___ QUELLENAUSZUG
Nach Katastrophe: "Die Hilfe kommt garantiert an"

Rot-Kreuz-Generalsekretär Werner Kerschbaum und Caritas-Präsident Michael Landau im KURIER-Interview über die katastrophale Situation nach dem Hochwasser in Bosnien und Serbien und die Notwendigkeit lang anhaltender Hilfe.

KURIER: Rund 1,6 Millionen Menschen sind vom Hochwasser in Südosteuropa betroffen. Wie schafft man es, dass die Hilfe wirklich bei jenen Leuten ankommt, die sie brauchen?

Werner Kerschbaum: Erste Voraussetzung ist, das man sich vorab orientiert, wo die Schwerpunkte der Hilfe sein sollen. Wir müssen uns bewusst sein, dass wir als humanitäre Organisationen nur einen Teil der Hilfe leisten können. In Bosnien und Serbien lebt eine große Anzahl von Menschen, die auch ohne Hochwasser von Armut betroffen ist. In beiden Staaten war ein Gebiet so groß wie Oberösterreich überflutet.

Michael Landau: Die rasche Hilfe aus Österreich ist bei den Menschen sehr stark registriert worden. Es gibt eine große Dankbarkeit im Land. Ich sage das auch mit einem großen Danke an die Leserinnen und Leser des KURIER, weil es ein starkes Zeichen ist, dass wir unsere Nachbarn nicht im Stich lassen.
______
___ VORLIEGENDE DATEN
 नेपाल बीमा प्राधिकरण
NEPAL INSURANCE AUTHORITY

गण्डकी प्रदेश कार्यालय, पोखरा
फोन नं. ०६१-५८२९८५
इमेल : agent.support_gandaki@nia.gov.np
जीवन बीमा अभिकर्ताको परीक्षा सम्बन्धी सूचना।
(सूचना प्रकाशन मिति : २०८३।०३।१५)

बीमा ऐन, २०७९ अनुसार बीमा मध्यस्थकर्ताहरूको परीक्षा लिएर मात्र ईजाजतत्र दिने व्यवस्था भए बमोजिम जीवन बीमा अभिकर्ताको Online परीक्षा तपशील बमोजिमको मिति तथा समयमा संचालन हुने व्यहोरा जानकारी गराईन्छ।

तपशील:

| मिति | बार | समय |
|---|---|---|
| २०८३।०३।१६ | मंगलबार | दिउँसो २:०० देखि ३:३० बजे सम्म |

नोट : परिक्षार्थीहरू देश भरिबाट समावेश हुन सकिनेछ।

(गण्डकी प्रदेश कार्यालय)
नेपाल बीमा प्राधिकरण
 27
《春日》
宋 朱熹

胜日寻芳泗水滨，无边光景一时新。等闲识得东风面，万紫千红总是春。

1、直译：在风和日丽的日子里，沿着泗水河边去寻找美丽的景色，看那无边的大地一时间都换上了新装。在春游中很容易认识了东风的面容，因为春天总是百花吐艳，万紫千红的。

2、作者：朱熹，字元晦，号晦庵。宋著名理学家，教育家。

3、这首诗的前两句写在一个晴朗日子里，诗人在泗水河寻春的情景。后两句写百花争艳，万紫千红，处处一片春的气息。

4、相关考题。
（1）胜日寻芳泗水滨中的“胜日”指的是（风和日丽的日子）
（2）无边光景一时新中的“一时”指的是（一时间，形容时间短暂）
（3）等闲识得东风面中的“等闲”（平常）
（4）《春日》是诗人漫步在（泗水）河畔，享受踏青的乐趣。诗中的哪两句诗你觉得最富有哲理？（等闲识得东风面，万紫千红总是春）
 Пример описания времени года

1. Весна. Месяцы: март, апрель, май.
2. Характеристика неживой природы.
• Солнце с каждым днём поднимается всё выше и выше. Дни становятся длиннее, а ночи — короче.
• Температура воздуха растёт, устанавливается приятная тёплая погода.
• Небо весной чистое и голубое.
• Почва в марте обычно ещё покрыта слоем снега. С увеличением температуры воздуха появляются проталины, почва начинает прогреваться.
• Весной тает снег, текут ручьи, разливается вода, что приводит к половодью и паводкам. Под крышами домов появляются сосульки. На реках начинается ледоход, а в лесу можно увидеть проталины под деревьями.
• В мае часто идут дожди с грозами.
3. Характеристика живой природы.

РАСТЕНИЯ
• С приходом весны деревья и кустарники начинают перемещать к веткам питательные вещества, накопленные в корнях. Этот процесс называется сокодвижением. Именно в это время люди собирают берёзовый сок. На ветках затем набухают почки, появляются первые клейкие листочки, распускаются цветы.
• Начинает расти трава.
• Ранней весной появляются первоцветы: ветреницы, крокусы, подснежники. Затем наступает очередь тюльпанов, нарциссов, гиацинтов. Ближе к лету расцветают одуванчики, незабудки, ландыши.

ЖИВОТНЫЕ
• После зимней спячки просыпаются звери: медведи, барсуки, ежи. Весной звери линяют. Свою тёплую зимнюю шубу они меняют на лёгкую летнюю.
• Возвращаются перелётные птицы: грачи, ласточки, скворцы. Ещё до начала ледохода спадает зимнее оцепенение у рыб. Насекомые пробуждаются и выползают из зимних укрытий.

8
______
FRAGEN ZUM MATERIAL:
1. Gib aus dem Interview zum Hochwasser alles von "KURIER: Rund 1,6" bis hinunter zu "im Stich lassen." wortgetreu wieder.
2. Wie groß war laut dem Interview zum Hochwasser das überflutete Gebiet in Bosnien und Serbien?
Die Einträge stammen aus einer anderen Quelle.

ANTWORTEN NACH NUMMER:
1.
KURIER: Rund 1,6 Millionen Menschen sind vom Hochwasser in Südosteuropa betroffen. Wie schafft man es, dass die Hilfe wirklich bei jenen Leuten ankommt, die sie brauchen?

Werner Kerschbaum: Erste Voraussetzung ist, das man sich vorab orientiert, wo die Schwerpunkte der Hilfe sein sollen. Wir müssen uns bewusst sein, dass wir als humanitäre Organisationen nur einen Teil der Hilfe leisten können. In Bosnien und Serbien lebt eine große Anzahl von Menschen, die auch ohne Hochwasser von Armut betroffen ist. In beiden Staaten war ein Gebiet so groß wie Oberösterreich überflutet.

Michael Landau: Die rasche Hilfe aus Österreich ist bei den Menschen sehr stark registriert worden. Es gibt eine große Dankbarkeit im Land. Ich sage das auch mit einem großen Danke an die Leserinnen und Leser des KURIER, weil es ein starkes Zeichen ist, dass wir unsere Nachbarn nicht im Stich lassen.

2. So groß wie Oberösterreich.